Certo non sarà la panacea di tutti i mali, ma per Lamberto Vespasiano, il segretario provinciale della Fillea-Cgil, si tratterebbe pur sempre di un primo passo, di uno strumento che almeno attiverebbe l'osservatorio del comparto, che renderebbe chiare le procedure dei lavori e verificherebbe la legalità delle aziende. «Anche in questa provincia decine di imprese vanno in crisi perché non sono pagate dagli enti pubblici o dai privati, inoltre non si costruisce più - spiega Vespasiano - dunque sarebbe utile anche un osservatorio permanente che favorisca il rilancio del settore, l'occupazione e la legalità». Se gli obiettivi sono il ritorno alla manodopera locale, la ripresa dei cantieri e il rilancio delle aziende, nel protocollo non possono mancare né l'istituzione di una patente a punti (per ostacolare e reprimere il lavoro nero prevenendo gli infortuni) né la proposta di un radicale cambiamento delle regole per gli appalti unito alla semplificazione dei meccanismi burocratici.
Proposte semplici solo all'apparenza.
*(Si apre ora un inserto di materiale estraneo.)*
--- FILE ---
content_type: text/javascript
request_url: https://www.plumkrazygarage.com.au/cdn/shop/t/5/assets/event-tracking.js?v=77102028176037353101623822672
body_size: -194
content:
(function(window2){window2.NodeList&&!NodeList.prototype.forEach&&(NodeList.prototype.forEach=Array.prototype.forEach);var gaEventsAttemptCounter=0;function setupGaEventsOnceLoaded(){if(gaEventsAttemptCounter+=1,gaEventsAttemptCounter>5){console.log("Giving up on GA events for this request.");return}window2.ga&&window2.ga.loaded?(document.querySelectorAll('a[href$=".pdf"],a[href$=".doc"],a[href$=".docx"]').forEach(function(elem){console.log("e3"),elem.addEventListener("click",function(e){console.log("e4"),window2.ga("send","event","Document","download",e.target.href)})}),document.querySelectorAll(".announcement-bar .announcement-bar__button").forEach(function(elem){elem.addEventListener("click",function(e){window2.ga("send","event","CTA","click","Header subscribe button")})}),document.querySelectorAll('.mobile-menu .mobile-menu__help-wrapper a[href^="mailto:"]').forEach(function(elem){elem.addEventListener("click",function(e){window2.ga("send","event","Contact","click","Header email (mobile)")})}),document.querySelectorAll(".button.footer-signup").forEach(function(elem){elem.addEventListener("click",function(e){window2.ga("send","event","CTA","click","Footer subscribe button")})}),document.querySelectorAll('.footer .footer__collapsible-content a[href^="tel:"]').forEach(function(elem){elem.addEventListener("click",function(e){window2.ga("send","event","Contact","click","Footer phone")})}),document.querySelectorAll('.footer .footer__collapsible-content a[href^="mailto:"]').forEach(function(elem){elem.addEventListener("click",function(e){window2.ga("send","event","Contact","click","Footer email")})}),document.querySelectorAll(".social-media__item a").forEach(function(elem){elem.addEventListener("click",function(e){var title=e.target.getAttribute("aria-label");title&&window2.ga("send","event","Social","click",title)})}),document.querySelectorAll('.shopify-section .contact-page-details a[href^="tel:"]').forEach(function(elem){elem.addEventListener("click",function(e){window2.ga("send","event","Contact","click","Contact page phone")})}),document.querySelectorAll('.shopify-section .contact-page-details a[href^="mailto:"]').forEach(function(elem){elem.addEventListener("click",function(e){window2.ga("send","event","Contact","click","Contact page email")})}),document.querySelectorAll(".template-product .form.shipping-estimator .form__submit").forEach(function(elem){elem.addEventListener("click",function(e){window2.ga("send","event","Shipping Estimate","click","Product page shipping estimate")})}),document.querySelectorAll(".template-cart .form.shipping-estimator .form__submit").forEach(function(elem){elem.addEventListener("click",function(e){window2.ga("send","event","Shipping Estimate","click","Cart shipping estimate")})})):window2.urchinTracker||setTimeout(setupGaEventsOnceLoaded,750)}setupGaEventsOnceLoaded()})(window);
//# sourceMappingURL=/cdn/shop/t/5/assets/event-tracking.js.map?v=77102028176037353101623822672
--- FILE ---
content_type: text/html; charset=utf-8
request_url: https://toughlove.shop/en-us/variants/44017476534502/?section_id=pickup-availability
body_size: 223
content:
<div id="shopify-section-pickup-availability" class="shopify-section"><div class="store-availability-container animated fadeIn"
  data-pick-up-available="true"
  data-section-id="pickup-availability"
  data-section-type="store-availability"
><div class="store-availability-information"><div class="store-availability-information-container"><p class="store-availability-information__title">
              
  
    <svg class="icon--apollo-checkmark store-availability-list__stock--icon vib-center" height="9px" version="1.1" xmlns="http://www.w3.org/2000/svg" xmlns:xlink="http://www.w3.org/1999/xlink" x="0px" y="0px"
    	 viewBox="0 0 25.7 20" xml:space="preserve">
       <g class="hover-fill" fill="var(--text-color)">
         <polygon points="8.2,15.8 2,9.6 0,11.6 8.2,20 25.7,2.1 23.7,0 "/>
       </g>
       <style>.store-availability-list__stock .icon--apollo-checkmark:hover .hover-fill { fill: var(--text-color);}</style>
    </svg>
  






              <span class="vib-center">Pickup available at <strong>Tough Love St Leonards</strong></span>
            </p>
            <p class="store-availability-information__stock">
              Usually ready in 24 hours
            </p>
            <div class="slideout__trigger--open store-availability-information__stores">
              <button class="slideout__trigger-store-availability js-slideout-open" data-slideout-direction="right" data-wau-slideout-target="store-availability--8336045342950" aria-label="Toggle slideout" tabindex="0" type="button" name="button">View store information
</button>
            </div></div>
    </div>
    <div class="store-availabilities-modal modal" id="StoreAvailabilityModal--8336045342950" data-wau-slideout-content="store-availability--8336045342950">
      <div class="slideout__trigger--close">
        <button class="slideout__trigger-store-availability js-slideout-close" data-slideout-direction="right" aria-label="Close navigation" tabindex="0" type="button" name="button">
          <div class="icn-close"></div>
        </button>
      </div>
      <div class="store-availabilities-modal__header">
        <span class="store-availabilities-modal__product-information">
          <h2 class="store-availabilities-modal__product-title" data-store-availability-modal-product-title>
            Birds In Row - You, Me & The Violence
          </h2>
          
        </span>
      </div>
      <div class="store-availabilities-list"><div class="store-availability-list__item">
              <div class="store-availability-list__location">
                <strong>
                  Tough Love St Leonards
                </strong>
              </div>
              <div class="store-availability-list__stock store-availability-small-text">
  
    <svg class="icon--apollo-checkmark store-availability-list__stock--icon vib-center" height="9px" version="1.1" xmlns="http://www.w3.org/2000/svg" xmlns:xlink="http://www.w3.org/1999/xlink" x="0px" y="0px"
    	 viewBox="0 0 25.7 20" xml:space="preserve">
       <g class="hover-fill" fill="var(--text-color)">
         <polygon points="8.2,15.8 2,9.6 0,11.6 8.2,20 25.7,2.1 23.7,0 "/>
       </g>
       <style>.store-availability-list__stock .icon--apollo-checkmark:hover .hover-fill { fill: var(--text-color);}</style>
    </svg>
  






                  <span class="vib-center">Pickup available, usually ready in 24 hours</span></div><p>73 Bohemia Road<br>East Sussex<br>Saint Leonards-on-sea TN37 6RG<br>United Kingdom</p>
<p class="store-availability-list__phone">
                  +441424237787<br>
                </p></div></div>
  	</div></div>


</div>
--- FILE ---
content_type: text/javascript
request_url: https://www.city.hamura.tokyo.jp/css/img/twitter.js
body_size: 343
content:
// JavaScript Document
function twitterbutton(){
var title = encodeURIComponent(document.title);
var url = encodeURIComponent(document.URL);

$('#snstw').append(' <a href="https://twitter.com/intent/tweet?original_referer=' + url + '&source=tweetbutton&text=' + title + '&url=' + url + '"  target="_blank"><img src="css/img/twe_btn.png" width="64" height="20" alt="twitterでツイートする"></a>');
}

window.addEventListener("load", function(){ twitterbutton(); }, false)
Come si è capito già due mesi or sono, quando a metà gennaio i sindacati hanno dovuto registrare il fallimento delle riunione convocata in Provincia per siglare l'accordo. <Una riunione finita nel peggiore dei modi>, osservarono i segretari provinciali degli edili, che non si aspettavano <la piena condivisione di tutti i contenuti del protocollo ma almeno una discussione volta a migliorarne alcuni aspetti, così da poter trovare un accordo con tutti i soggetti interessati (parti sociali, ordini professionali, istituzioni, enti locali)>. Quel che videro invece fu <un completo stravolgimento> del lavoro che i sindacati avevano portato avanti per oltre sei mesi, tale da disattendere <l'appello al senso di responsabilità> rivolto al mondo imprenditoriale. Un atteggiamento che certo non aiuta i lavoratori dell'edilizia in provincia di Chieti (10 mila prima della crisi, di cui 7 mila rimasti senza occupazione e senza copertura degli ammortizzatori sociali), una vicenda che lascia l'amaro in bocca anche perché è estranea al confronto sociale, tale che per il segretario <non è accettabile che le controparti non si siedano al tavolo per fatti che nulla hanno a che fare con le relazioni sindacali>.
Così, in attesa di vedere se il territorio e le parti sociali sapranno trovare un punto d'incontro e di sintesi utile a riaprire i cantieri, il segretario provinciale della Fillea conclude segnalando che a Chieti si prepara un'importante novità (una quota dei ribassi degli appalti pubblici finirà alle ristrutturazioni degli alloggi, integrando le detrazioni fiscali già in vigore) e illustrando alcune priorità per rilanciare l'edilizia nella provincia: la definizione delle infrastrutture (su quale porto puntare?), il loro completamento (per esempio la fondovalle Sangro o la dorsale appenninica che scende da Teramo), il potenziamento delle ferrovie nel tratto da Vasto a Termoli, l'avvio dei lavori di manutenzione sulle scuole e gli edifici pubblici, la messa in sicurezza del territorio (il problema frane per cominciare). Tutti interventi che almeno aiuterebbero a ridurre l'emorragia di lavoro, in attesa di una ripresa economica che tirerebbe con sé anche le costruzioni.